International Oil and Gas Arbitration in Russia/CIS Countries
Evgeny Raschevsky and Olga Vishnevskaya authored the Russian chapter for the International Commercial Arbitration Practice: 21st Century Perspectives. This collective work, co-edited by Horacio A. Grigera Naón and Paul E. Mason, captures the development of ICA from different perspectives and uniquely brings together the ideas, suggestions and perspectives of in-house counsel as the most important users of ICA, along with outside counsel, arbitrators themselves, and major arbitration organizations who all help provide the service. The scope and importance of International Commercial Arbitration (ICA) has expanded exponentially in the last few decades and has become the natural and logical method to resolve international business and economic disputes.
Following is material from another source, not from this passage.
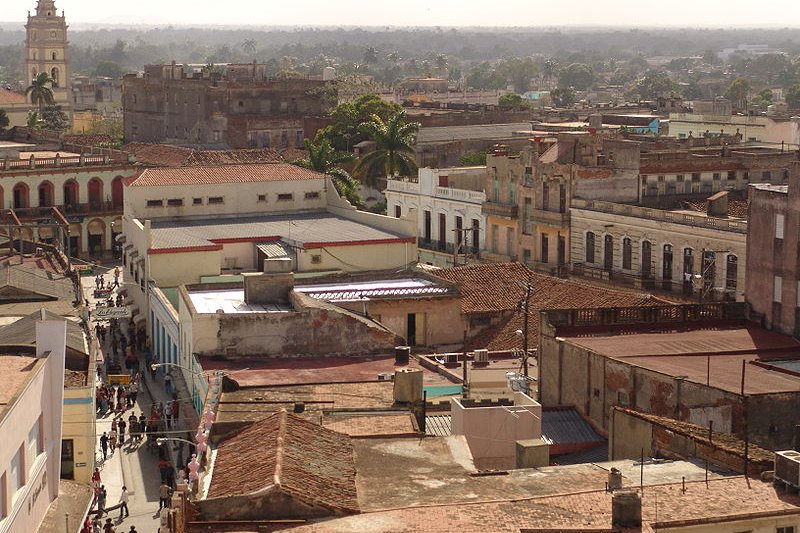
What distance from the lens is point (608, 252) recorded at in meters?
55.5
This collective work captures the development of ICA from different perspectives and uniquely brings together the ideas, suggestions and perspectives of in-house counsel as the most important users of ICA, along with outside counsel, arbitrators themselves, and major arbitration organizations who all help provide the service. Most, if not all, of the contributing authors have served as counsel or arbitrator in arbitrations and have further contributed, through their writings, teachings or activities in arbitral and other institutions, to the evolution of ICA covered by this collective work. Accordingly, International Commercial Arbitration Practice: 21st Century Perspectives is an indispensable tool for the reader--practitioner, arbitrator, academic, magistrate or student--not only to obtain useful general information on ICA practice today but to gain insightful views as to the influence of this institution in the settlement of international commercial disputes in specific economic areas, industries and commercial activities. International Commercial Arbitration Practice: 21st Century Perspectives brings the process alive and provides the reader with a useful practice guide whether he or she represents a client participating in an international commercial arbitration, is in-house counsel for a company considering arbitration as a possible method of dispute resolution, or is an arbitrator with cases at hand.
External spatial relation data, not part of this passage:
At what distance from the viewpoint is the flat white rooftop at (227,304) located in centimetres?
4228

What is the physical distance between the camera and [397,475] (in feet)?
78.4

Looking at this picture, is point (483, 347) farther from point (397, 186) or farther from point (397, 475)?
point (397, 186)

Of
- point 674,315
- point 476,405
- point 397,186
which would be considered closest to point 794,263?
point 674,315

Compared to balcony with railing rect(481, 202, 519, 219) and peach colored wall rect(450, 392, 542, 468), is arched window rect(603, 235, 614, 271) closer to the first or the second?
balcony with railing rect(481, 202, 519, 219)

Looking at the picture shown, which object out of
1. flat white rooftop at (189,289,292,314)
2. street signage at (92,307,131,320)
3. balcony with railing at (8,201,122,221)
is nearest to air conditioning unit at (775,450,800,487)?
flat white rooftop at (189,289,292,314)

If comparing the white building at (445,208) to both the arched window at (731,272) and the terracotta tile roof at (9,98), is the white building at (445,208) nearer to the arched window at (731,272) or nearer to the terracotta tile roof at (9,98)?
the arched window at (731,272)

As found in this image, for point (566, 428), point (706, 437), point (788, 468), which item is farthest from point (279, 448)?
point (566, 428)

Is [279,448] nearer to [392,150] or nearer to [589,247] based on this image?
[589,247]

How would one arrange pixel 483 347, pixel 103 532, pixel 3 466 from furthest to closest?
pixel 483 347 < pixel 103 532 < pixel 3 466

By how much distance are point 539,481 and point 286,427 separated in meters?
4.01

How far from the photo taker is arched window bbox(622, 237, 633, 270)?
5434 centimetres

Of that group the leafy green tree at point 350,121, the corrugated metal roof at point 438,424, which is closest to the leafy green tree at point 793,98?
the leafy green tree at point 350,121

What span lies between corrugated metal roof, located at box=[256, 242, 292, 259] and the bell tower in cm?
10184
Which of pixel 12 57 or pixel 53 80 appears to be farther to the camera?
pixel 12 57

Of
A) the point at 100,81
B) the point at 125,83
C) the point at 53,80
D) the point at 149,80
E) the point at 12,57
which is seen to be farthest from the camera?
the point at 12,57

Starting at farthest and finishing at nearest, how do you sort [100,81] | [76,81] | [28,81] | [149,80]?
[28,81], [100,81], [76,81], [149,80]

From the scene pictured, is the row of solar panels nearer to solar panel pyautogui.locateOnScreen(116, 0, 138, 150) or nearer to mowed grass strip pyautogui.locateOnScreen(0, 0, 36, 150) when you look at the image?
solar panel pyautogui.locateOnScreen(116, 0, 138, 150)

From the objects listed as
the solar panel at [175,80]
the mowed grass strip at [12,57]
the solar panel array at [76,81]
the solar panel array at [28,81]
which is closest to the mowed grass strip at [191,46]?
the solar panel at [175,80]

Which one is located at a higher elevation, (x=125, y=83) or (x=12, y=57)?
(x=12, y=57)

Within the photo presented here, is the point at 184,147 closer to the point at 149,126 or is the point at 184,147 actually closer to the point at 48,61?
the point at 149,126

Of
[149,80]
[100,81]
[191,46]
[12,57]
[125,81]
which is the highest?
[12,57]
The book is organized by Parts which contain thematically related chapters. Part I deals with an overview of key elements in ICA practice and includes chapters on how arbitration is conducted under different legal systems such as common law, civil law, and shari'a law, as well as a chapter on cultural issues in international arbitration. Part II contains geographical regional overviews covering most regions of the world (Western Europe, Russia/NIS countries, Asia (particularly China & Hong Kong and the Indian Subcontinent), Middle East & North Africa, Latin America, the U.S., Canada, and Australia & New Zealand. Part III includes individual industry sector views of how ICA is conducted in individual industry and business sectors such as oil & gas, LNG, mining, construction, telecommunications, satellite communications, intellectual property, sports, banking & finance, insurance & reinsurance, securities, shipping & maritime, corporate shareholder and bankruptcy settings. These chapters are highly instructive because many of them were written by current or former in-house counsel in these industries or, in some cases, by outside counsel who focus on these industries. Part IV of the book describes recent trends at several major global commercial arbitration institutions such as the ICC, ICDR, LCIA, CPR and WIPO. Part V deals with questions of how technology has been changing ICA practice in recent years, including chapters relating to the use of technology by some major arbitral institutions, videoconferencing in ICA, and online arbitration of internet domain name and e-commerce cases.
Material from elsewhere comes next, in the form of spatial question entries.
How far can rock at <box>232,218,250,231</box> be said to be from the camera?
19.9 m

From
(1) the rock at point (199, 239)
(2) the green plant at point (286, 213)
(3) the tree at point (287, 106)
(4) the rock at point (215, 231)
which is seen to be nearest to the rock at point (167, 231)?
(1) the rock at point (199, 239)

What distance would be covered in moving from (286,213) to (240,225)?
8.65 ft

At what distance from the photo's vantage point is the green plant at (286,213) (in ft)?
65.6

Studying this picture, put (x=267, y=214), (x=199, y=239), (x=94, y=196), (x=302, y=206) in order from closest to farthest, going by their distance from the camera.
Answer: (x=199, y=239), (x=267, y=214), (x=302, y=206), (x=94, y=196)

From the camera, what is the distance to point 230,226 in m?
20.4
Abstract of the Russian Chapter:
“General View on International Oil and Gas Arbitration in Russia/CIS Countries
The recent practice of settling disputes arising out of complex cross-border agreements involving major Russian/CIS oil and gas market players shows that international commercial arbitration is a widespread and recognized technique for effective disputes resolution.
The most preferred venues for oil and gas industry dispute resolution are leading arbitration centers and ad hoc arbitrations in Moscow, Stockholm, London and Paris. Russian legislation also provides an additional settlement arbitration mechanism for disputes between Russian/CIS and internal market players. Domestic disputes may be referred to arbitral tribunals established by major Russian oil and gas companies (Gazprom, Transneft, Lukoil). These arbitral tribunals are recognized as effective and qualified institutions to consider and resolve a significant number of internal market disputes in the sector.
The important feature of oil and gas sector disputes in Russia and other CIS countries is that it is often necessary to “divide” pure commercial matters, which are arbitrable, from those with heavy involvement of the state’s public interests in hydrocarbon production. The consequence of the latter is nonarbitrability of a number of disputes arising out of contracts involving oil and gas companies. Turning a blind eye to this feature may cause problems with recognition and enforcement of the arbitral awards in Russia and other CIS countries. However, in most cases the arbitral awards in the oil and gas sector are recognized and enforced by Russian courts on the general grounds that arbitral awards of all kinds of disputes should be enforced.”